Trapping and Trade of a Protected Species
Caiman are an Appendix 2, CITES-monitored species and as such all legal trade is carefully regulated by the international authorities. Poached skins or hides of an unverifiable source will be blocked from export and the individuals or entities peddling illegally obtained skins, if caught, are subject to fines or imprisonment. Farms exist in the region for the sole purposes of commercial trade in the species, many of which also operate a tannery, however, only 3 local tanneries have truly mastered the art of tanning a quality caiman skin. We have imported and continue to import from these tanneries and are committed to offering you caiman skins from all the best tanneries, as each specializes in various innovations and finishes as well as sizes
Caimans live throughout Central and northern South America where populations amass in the swampy coastal regions.

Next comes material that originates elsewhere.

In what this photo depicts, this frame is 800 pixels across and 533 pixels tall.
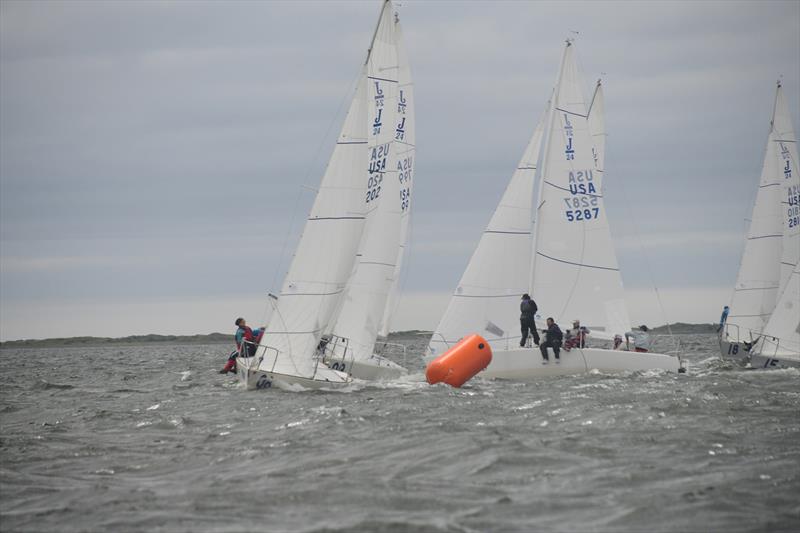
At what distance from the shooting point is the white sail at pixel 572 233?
29703 mm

Caiman are a saltwater dwelling reptile, but can survive in a water of widely varying salinity. They grow to an average of 1 meter in length and are almost always brown to olive-brown in color. The bulk of their diet consists of snails, crustaceans, and small fish. These reptiles are not generally active hunters and will eat anything opportunity affords them.
The effort to reintroduce captive-bred caiman into the wild is a fledgling effort in only a handful of the developing countries in the Central/South American region. Caiman are a fully protected in several countries (Ecuador, Mexico, Venezuela), with hunting restrictions in force in others (Colombia, Panama). However, protection is rarely enforced effectively. To ensure the biodiversity and health of caiman as our precious resource, we at Rojé (pronounced “row-shay”) procure our raw skins from certified farmers and harvesters adhering to strictly manged quota systems and follow all international CITES and local US Fish and Wildlife laws and regulations.